→ CHALLENGE:
Please reproduce the data from the line containing "In terms of elevation, which from" through the end of the data, both ends included, and leave the pictures out of your answer.

————————

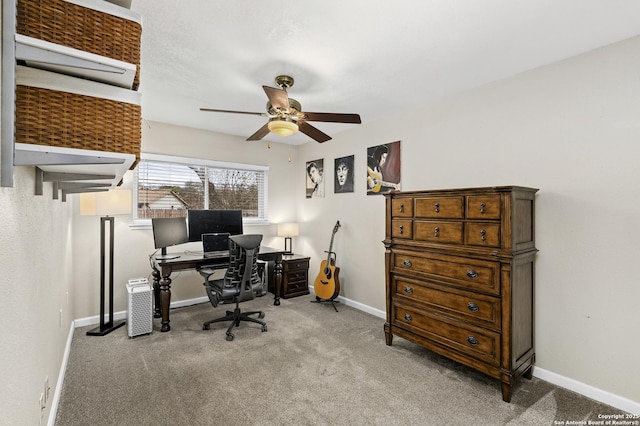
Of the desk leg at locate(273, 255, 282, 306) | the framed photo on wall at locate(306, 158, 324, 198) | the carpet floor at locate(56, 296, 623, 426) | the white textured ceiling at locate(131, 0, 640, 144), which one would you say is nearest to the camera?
the white textured ceiling at locate(131, 0, 640, 144)

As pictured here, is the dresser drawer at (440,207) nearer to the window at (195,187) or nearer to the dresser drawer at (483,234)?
the dresser drawer at (483,234)

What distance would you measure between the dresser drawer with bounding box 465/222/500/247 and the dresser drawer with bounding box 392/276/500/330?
1.36 ft

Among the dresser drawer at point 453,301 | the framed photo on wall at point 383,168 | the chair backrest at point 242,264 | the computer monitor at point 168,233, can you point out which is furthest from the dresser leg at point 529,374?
the computer monitor at point 168,233

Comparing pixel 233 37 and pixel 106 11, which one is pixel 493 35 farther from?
pixel 106 11

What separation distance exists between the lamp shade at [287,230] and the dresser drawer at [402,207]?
230 centimetres

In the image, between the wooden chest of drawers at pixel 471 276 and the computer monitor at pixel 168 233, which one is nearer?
the wooden chest of drawers at pixel 471 276

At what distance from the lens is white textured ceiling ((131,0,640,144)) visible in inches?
71.9

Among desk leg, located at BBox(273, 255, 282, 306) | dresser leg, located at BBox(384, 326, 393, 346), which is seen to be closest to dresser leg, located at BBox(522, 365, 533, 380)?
dresser leg, located at BBox(384, 326, 393, 346)

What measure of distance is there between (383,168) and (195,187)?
2.76 meters

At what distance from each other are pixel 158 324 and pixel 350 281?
2.54 m

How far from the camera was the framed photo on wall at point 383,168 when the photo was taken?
3.76 meters

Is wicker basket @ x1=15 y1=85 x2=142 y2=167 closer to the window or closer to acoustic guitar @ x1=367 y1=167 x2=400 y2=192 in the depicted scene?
acoustic guitar @ x1=367 y1=167 x2=400 y2=192

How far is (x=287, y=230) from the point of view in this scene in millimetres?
4980

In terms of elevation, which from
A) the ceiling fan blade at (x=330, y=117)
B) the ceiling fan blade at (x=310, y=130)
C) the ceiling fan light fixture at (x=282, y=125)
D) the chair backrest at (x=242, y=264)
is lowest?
the chair backrest at (x=242, y=264)
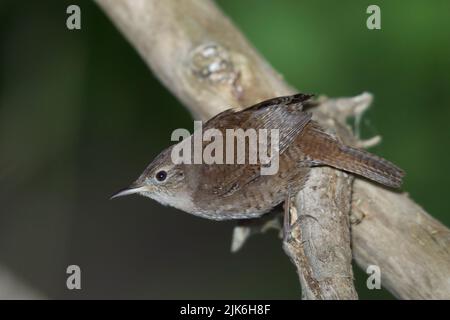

————————

→ RESPONSE BELOW:
In terms of elevation, which from
A) the ceiling fan blade at (x=330, y=117)
B) the ceiling fan blade at (x=310, y=130)
C) the ceiling fan light fixture at (x=282, y=125)
D) the chair backrest at (x=242, y=264)
is lowest?
the chair backrest at (x=242, y=264)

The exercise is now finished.